By Dave Orrick / Staff Writer

MERRILLVILLE -- In a baffling and overwhelming response to a weakly marketed program, an estimated 40,000 NIPSCO customers swamped the utility's phone system this weekend, officials said Monday.

Apparently fueled by word-of-mouth reports that the end of the month spelled doom for their gas bills, the customers of Northern Indiana Public Service Co. often waited on hold for hours Saturday and Sunday -- and perhaps Monday and today -- to sign up for a program designed to freeze or cap a portion of their bills.

The response completely blind-sided the utility and is believed to have set a record for non outage-related calls.

"We can't account for the sudden spike in interest," NIPSCO spokesman Larry Graham said. "There's been no promotion on the part of the company recently. (The volume of calls) is similar to a severe storm, and due to the fact that we have smaller staff on weekend nights -- we opened up all available phone lines -- but we still couldn't get to all the calls."

Prior to this weekend, the program, which was instituted in April 1998, fluctuated between 1,500 and 3,000 subscribers, Graham said.

The company contacted a target group of customers via direct mail and inserts in bills. It didn't push the program in the media through advertising or news releases.

The onslaught comes in the face of predicted spikes in natural gas and heating oil prices through the cold season, and the Northwest Indiana rumor mill appears to have produced the general belief that gas bills were about to go through the roof in October unless customers called before Monday.
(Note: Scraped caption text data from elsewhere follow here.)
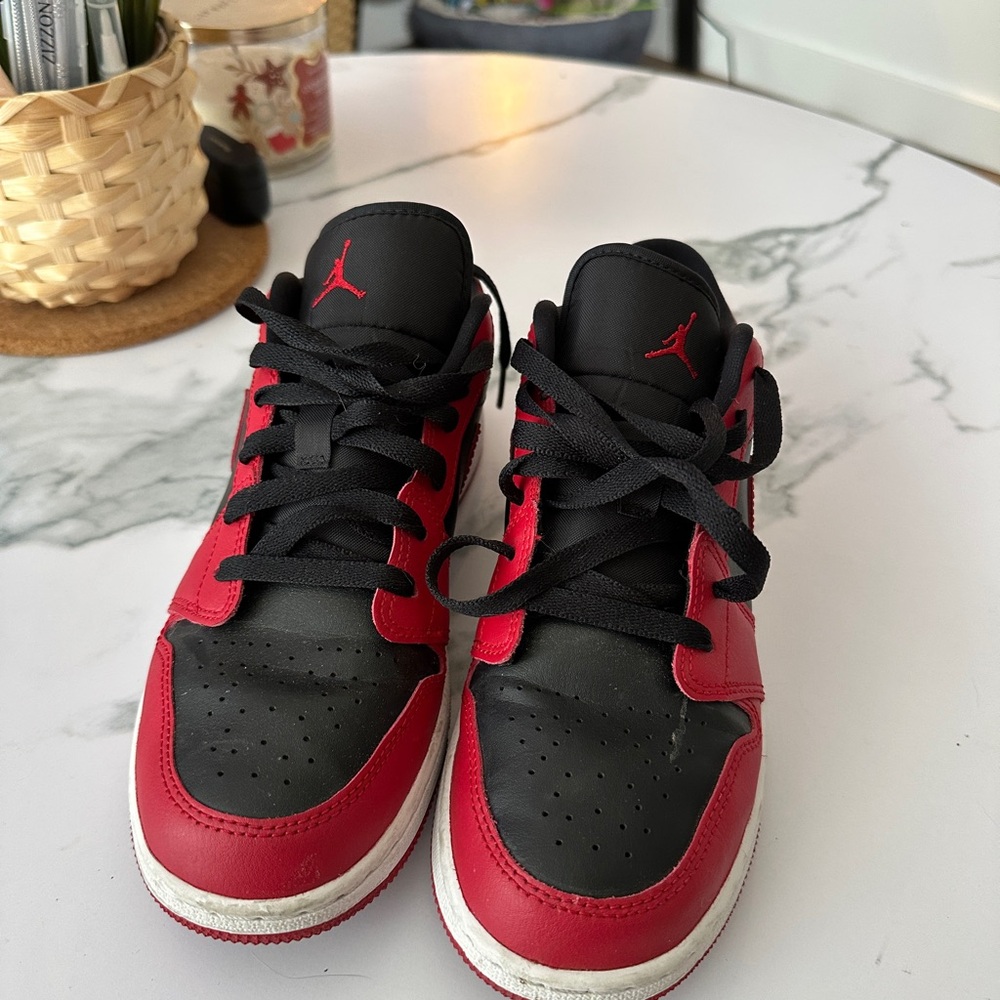 Air Jordan 1 Low: Reverse Bred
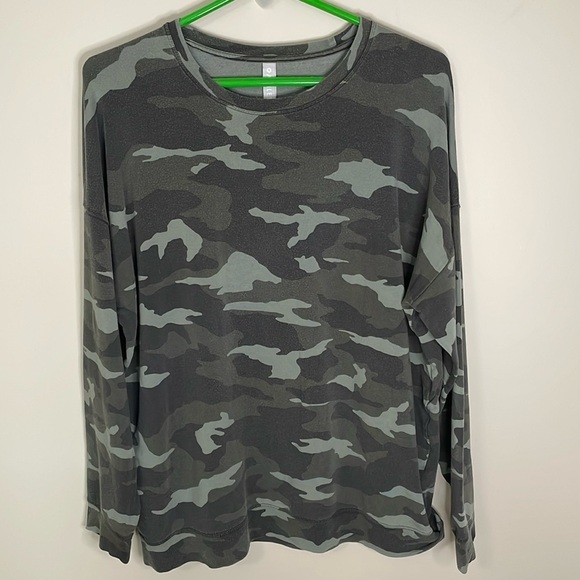 ATHLETA Women’s LG Oversized Camo Sweatshirt Tunic Stretch Workout Activewear - Picture 1 of 7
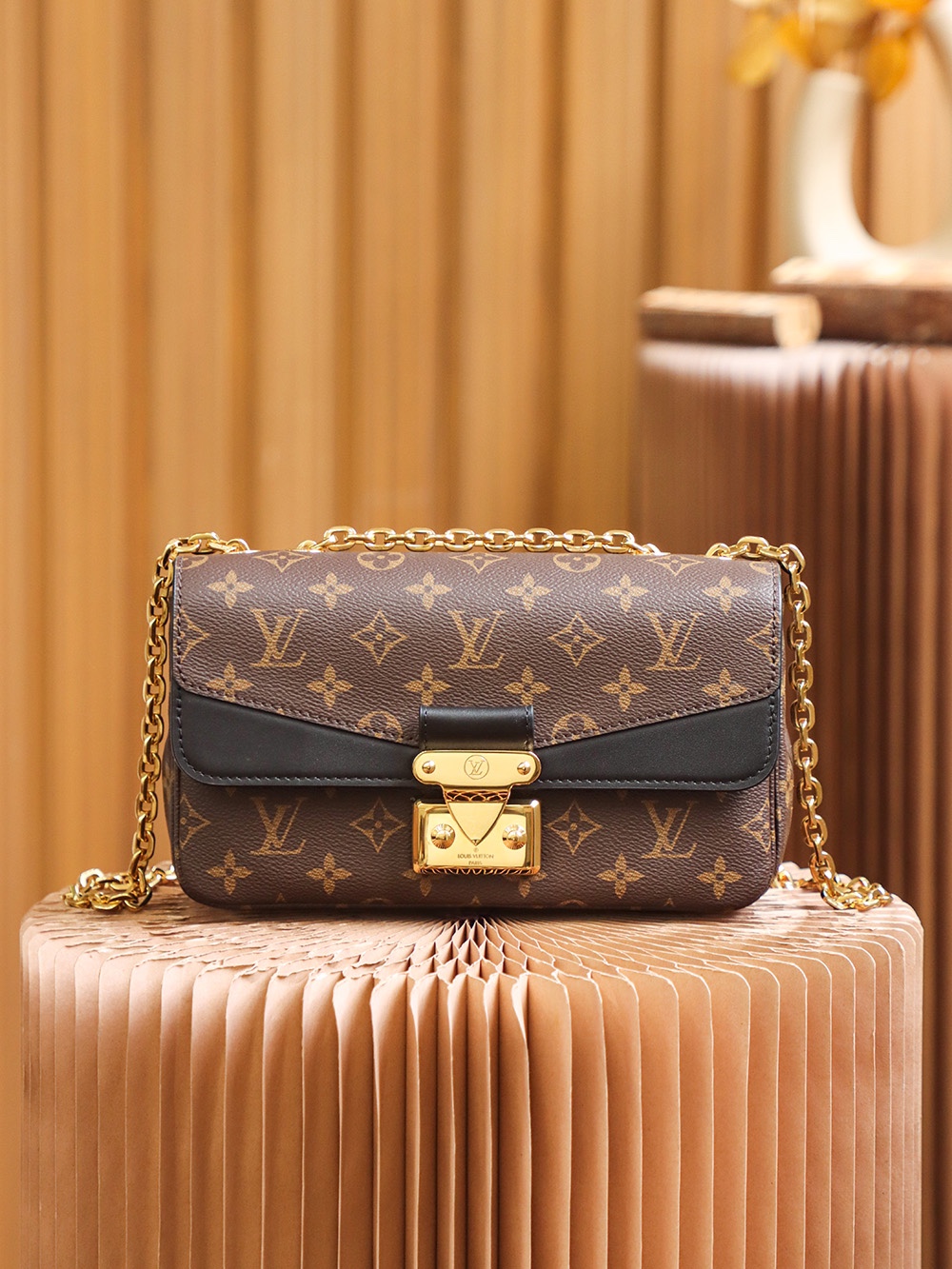 Louis Vuitton 𝐌𝐀𝐑𝐂𝐄𝐀𝐔 #M46126#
To some extent, the rumors are true.

A lack of supply of natural gas has led wholesale costs to rise by roughly 100 percent from last year at this time.

As part of a general industrywide trend toward deregulation, NIPSCO passes the increase along to consumers.

The increase can be found on a gas bill under the description "gas cost adjustment" and can vary wildly from month to month as the natural gas market varies.

Experts have predicted that that part of gas bills will skyrocket this winter, assuming the country experiences a normal cold season.

Under the now wildly popular NIPSCO program, called Price Protection Service, customers can depend on a more predictable monthly bill through one of two options:

* The "fixed price option" freezes the gas cost adjustment portion of the bill for a year. But, contrary to the rumors, the fixed cost may be higher than what the last bill listed.

* The "capped price option" sets a maximum for the gas cost adjustment portion of the bill but does not set a minimum, allowing customers bills to fall with the market but not rise past a point.

http://www.post-trib.com/news/story2/index.html

-- Martin Thompson (mthom1927@aol.com), October 03, 2000

Answers

WOW I didn't know there were 40,000 readers of this forum in Indiana.